The purpose of the design of experiments is to find a combination of input variables that will result in an output variable with the desired value.
The goal of any experiment is to obtain information about the relationship between one or more independent variables and a dependent variable. This relationship is often described by a mathematical model that relates the independent variables' values to the dependent variable's value. For example, if you want to know whether increasing the amount of fertilizer increases crop yield, then your independent variable might be the amount of fertilizer, and your dependent variable could be crop yield. In addition, crop yield could be affected by many other independent variables, such as temperature, rainfall, seed variety, humidity, soil type, etc.
The number of possible combinations of inputs can be very large, so it's important to use some sort of optimization method to find the best combination. This is done using a statistical model for the relationship between the input and output variables.
The key purposes of the Experimental Design include:
1. To identify and narrow down the factors affecting the output.
Design of Experiment is used when you want to know what factors significantly affect the output. You may also want to know if there are any interactions between two or more factors.
Knowing the factors that do NOT affect the output is equally important. If an input does not affect the output significantly, that knowledge can help consider the cheaper or easier options.

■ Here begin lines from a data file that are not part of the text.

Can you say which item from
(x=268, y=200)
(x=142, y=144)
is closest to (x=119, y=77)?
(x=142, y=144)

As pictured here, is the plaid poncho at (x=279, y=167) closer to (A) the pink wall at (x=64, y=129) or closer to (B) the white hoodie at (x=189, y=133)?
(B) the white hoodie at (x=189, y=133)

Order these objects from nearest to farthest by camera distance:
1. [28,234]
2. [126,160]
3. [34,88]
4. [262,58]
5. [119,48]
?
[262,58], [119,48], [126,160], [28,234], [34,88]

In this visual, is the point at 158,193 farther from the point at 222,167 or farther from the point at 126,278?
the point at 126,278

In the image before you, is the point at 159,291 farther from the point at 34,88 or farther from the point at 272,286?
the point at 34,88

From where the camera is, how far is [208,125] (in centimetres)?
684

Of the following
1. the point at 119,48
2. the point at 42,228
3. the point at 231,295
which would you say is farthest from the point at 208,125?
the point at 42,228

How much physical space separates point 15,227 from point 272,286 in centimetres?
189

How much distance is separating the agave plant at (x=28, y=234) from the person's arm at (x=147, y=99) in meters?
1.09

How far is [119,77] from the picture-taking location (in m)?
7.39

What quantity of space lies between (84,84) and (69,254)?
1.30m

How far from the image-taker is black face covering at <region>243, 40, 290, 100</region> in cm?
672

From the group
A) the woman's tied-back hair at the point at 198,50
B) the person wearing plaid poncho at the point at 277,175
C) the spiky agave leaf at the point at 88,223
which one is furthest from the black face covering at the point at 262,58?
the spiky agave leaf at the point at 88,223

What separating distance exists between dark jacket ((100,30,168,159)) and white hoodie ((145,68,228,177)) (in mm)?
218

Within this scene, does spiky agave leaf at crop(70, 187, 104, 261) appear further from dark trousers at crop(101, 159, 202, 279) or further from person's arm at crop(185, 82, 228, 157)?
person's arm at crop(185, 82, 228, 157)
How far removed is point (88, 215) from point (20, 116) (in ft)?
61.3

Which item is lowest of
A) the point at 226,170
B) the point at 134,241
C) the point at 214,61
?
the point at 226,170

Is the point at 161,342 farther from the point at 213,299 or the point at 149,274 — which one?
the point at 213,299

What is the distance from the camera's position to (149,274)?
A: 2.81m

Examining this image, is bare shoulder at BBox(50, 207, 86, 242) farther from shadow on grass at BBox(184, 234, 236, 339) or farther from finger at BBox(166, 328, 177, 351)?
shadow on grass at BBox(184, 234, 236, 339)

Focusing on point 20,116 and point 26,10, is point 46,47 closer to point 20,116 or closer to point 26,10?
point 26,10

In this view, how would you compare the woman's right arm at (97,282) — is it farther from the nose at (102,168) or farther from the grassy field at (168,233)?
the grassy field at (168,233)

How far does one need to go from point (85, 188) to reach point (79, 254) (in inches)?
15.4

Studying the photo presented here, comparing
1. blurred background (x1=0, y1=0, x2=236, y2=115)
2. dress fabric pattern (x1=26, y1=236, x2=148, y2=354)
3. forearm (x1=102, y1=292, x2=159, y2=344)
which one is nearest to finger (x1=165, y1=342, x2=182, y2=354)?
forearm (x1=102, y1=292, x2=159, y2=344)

2. To model the process response
Once you have narrowed down the key inputs, you would want to create a mathematical model of the process. This model can help you understand how the input variables affect the response.
3. To determine the optimum conditions for the process.
Once you have identified the factors that affect the output, you need to determine the optimum level of inputs that will lead to the desired output. The goal could be to maximize, minimize or achieve a target level of the response variable.
Experimental Design helps us understand the relationships between different factors and their effects on the output. It allows us to make predictions about the behaviour of our system under different conditions.